= Group family =

In probability theory, especially as it is used in statistics, a group family of probability distributions is one obtained by subjecting a random variable with a fixed distribution to a suitable transformation, such as a location–scale family, or otherwise one of probability distributions acted upon by a group. Considering a family of distributions as a group family can, in statistical theory, lead to identifying ancillary statistics.

== Types ==
A group family can be generated by subjecting a random variable with a fixed distribution to some suitable transformations. Different types of group families are as follows :

=== Location ===

This family is obtained by adding a constant to a random variable. Let $X$ be a random variable and $a \in R$ be a constant.
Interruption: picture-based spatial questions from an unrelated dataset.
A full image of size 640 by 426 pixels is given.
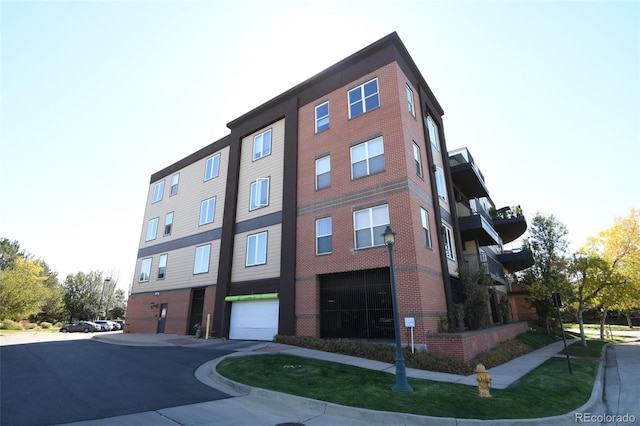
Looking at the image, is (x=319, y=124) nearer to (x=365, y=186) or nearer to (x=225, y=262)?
(x=365, y=186)

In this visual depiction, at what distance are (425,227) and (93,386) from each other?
13290 mm

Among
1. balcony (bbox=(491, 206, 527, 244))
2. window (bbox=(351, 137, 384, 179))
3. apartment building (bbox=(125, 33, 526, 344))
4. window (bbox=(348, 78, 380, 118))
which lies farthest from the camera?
balcony (bbox=(491, 206, 527, 244))

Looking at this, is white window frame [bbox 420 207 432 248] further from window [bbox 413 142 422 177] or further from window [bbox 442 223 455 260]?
window [bbox 442 223 455 260]

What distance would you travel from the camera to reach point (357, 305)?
14422mm

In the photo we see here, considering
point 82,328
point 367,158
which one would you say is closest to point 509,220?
point 367,158

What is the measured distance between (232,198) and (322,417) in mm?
16837

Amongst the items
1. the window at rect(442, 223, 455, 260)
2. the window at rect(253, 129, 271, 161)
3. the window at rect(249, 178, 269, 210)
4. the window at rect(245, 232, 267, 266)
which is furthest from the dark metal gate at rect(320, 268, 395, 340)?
the window at rect(253, 129, 271, 161)

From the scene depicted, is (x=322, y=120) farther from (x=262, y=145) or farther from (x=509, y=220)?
(x=509, y=220)

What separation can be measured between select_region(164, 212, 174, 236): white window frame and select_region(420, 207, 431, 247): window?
2056 cm

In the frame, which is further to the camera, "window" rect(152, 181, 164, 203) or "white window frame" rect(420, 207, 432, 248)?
"window" rect(152, 181, 164, 203)

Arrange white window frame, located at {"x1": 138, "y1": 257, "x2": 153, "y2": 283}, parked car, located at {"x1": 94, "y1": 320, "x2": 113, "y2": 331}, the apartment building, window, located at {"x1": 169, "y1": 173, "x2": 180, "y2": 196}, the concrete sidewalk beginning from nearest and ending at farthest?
the concrete sidewalk
the apartment building
white window frame, located at {"x1": 138, "y1": 257, "x2": 153, "y2": 283}
window, located at {"x1": 169, "y1": 173, "x2": 180, "y2": 196}
parked car, located at {"x1": 94, "y1": 320, "x2": 113, "y2": 331}

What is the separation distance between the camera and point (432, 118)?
20.7 metres

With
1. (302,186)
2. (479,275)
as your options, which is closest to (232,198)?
(302,186)

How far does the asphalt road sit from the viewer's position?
637 cm
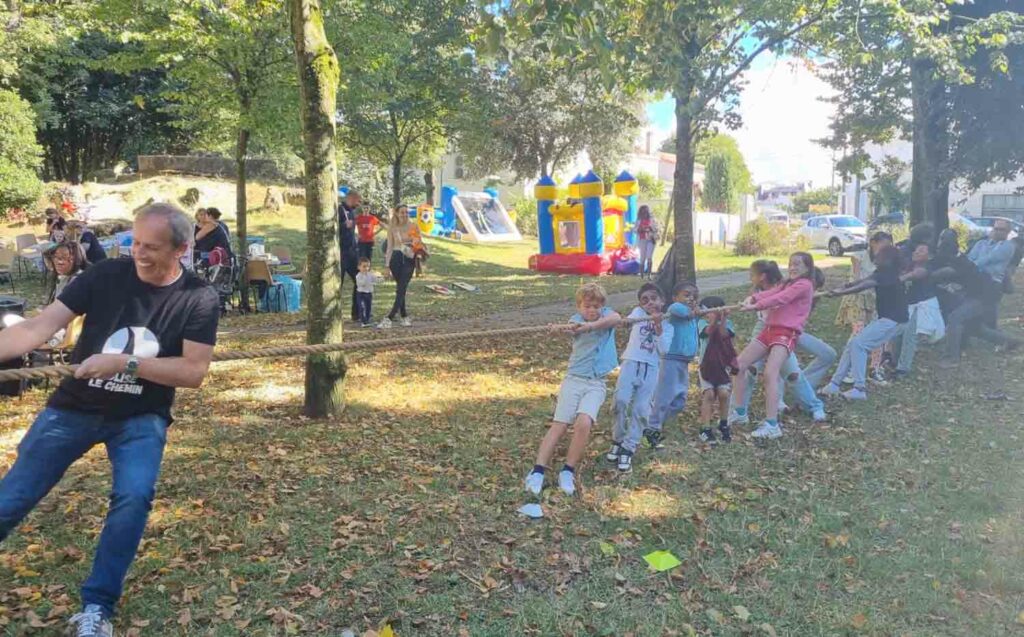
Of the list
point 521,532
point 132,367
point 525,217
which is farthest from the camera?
point 525,217

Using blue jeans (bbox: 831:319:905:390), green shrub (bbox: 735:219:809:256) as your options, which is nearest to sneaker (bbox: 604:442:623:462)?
blue jeans (bbox: 831:319:905:390)

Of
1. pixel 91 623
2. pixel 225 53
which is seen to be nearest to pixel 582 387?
pixel 91 623

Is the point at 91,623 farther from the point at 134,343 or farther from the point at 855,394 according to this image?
the point at 855,394

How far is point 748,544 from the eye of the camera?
4.41 m

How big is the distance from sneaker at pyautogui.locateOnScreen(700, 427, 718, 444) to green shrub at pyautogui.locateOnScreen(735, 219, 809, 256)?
75.0ft

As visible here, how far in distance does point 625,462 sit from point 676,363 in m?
1.02

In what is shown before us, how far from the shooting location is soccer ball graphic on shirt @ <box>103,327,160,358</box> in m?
3.11

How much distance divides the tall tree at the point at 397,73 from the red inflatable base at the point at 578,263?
5.13m

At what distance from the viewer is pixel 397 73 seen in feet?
62.4

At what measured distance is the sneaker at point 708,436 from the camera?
20.8ft

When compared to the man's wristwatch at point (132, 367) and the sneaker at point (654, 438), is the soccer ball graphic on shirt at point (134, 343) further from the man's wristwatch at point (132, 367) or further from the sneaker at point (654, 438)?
the sneaker at point (654, 438)

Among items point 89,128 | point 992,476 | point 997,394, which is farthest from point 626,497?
point 89,128

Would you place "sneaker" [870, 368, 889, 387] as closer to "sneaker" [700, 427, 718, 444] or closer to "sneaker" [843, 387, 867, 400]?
"sneaker" [843, 387, 867, 400]

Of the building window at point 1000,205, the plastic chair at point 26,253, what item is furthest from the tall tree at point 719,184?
the plastic chair at point 26,253
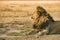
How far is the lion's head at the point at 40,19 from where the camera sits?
83.8 inches

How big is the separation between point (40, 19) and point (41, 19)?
0.01 metres

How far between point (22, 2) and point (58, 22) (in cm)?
51

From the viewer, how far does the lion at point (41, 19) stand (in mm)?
2125

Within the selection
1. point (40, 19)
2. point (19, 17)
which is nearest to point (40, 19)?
point (40, 19)

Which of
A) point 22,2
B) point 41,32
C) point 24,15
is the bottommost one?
point 41,32

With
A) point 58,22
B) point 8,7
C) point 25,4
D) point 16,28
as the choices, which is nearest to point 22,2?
point 25,4

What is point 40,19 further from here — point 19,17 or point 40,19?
point 19,17

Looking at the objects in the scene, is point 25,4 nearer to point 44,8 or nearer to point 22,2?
point 22,2

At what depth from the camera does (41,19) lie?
2.15 meters

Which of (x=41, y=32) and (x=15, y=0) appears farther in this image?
(x=15, y=0)

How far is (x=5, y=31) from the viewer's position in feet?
6.88

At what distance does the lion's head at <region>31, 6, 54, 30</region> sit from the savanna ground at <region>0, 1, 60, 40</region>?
52 mm

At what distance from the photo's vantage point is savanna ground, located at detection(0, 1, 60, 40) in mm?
2061

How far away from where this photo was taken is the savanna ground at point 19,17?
2.06 meters
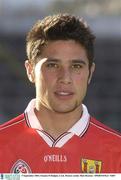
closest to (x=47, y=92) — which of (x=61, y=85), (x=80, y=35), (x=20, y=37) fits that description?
(x=61, y=85)

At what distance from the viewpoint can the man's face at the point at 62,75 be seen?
120 inches

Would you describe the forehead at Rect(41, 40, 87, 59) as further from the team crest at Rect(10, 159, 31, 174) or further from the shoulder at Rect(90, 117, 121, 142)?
the team crest at Rect(10, 159, 31, 174)

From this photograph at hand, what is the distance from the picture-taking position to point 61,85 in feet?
10.00

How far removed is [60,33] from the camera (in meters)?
3.13

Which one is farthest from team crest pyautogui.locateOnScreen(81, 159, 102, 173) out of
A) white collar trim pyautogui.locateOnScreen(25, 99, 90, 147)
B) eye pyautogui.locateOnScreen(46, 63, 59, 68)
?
eye pyautogui.locateOnScreen(46, 63, 59, 68)

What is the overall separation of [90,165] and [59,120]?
0.77ft

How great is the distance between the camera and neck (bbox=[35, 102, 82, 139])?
318 centimetres

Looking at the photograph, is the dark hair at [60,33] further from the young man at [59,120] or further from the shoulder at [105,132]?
the shoulder at [105,132]

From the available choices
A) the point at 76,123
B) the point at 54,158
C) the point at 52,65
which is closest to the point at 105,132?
the point at 76,123

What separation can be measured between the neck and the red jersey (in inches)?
0.9

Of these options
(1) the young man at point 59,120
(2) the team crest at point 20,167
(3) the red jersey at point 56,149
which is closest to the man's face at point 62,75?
(1) the young man at point 59,120

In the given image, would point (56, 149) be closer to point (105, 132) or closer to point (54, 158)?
point (54, 158)

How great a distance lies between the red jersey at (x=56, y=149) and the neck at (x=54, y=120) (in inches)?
0.9

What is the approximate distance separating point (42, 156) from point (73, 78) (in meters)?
0.34
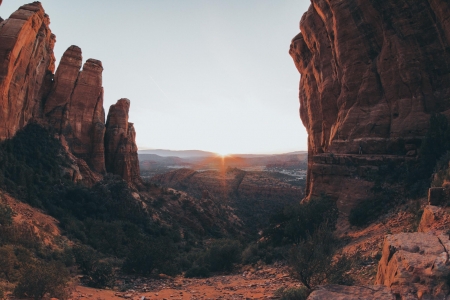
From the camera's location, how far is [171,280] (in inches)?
534

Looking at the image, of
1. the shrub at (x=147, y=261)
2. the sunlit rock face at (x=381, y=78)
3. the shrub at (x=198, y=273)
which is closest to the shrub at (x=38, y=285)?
the shrub at (x=147, y=261)

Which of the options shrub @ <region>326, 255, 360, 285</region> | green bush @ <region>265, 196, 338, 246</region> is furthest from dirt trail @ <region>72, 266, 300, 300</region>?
green bush @ <region>265, 196, 338, 246</region>

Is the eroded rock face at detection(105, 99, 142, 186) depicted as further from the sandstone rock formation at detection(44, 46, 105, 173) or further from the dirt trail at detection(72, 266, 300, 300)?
the dirt trail at detection(72, 266, 300, 300)

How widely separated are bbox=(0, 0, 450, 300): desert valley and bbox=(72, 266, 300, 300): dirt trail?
95 millimetres

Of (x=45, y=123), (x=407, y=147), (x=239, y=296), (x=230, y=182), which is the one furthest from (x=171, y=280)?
(x=230, y=182)

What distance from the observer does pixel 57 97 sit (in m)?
32.7

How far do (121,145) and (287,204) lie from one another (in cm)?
2266

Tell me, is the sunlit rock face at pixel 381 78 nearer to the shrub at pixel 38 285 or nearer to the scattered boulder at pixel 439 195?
the scattered boulder at pixel 439 195

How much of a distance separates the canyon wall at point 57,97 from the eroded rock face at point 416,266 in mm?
27267

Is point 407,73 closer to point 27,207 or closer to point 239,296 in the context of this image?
Result: point 239,296

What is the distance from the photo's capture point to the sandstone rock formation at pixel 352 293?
4992 millimetres

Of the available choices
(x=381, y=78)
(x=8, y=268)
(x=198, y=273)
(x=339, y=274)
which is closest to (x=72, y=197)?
→ (x=198, y=273)

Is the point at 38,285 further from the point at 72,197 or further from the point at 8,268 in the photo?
the point at 72,197

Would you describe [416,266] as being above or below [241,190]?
above
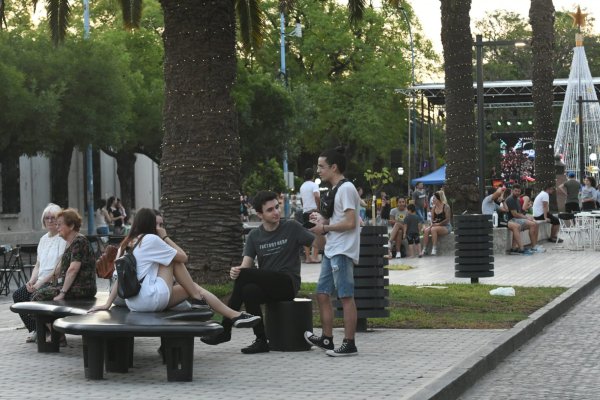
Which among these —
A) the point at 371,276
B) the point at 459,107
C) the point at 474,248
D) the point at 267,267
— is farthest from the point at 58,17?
the point at 267,267

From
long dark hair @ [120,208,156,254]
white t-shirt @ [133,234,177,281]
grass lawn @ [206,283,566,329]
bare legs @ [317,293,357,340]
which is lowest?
grass lawn @ [206,283,566,329]

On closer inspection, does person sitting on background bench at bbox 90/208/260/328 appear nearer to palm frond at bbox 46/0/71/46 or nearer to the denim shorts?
the denim shorts

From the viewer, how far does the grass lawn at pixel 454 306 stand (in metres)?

Let $Y = X + a$ . Then $$F_Y(y) = P(Y\leq y) = P(X+a \leq y) = P(X \leq y-a) = F_X(y-a)$$For a fixed distribution, as $a$ varies from $-\infty$ to $\infty$, the distributions that we obtain constitute the location family.

=== Scale ===

This family is obtained by multiplying a random variable with a constant. Let $X$ be a random variable and $c \in R^+$ be a constant. Let $Y = cX$ . Then$$F_Y(y) = P(Y\leq y) = P(cX \leq y) = P(X \leq y/c) = F_X(y/c)$$

=== Location–scale ===

This family is obtained by multiplying a random variable with a constant and then adding some other constant to it. Let $X$ be a random variable, $a \in R$ and $c \in R^+$be constants. Let $Y = cX + a$. Then

$$F_Y(y) = P(Y\leq y) = P(cX+a \leq y) = P(X \leq (y-a)/c) = F_X((y-a)/c)$$

Note that it is important that $a \in R$ and $c \in R^+$ in order to satisfy the properties mentioned in the following section.

== Transformation ==
The transformation applied to the random variable must satisfy the properties of closure under composition and inversion.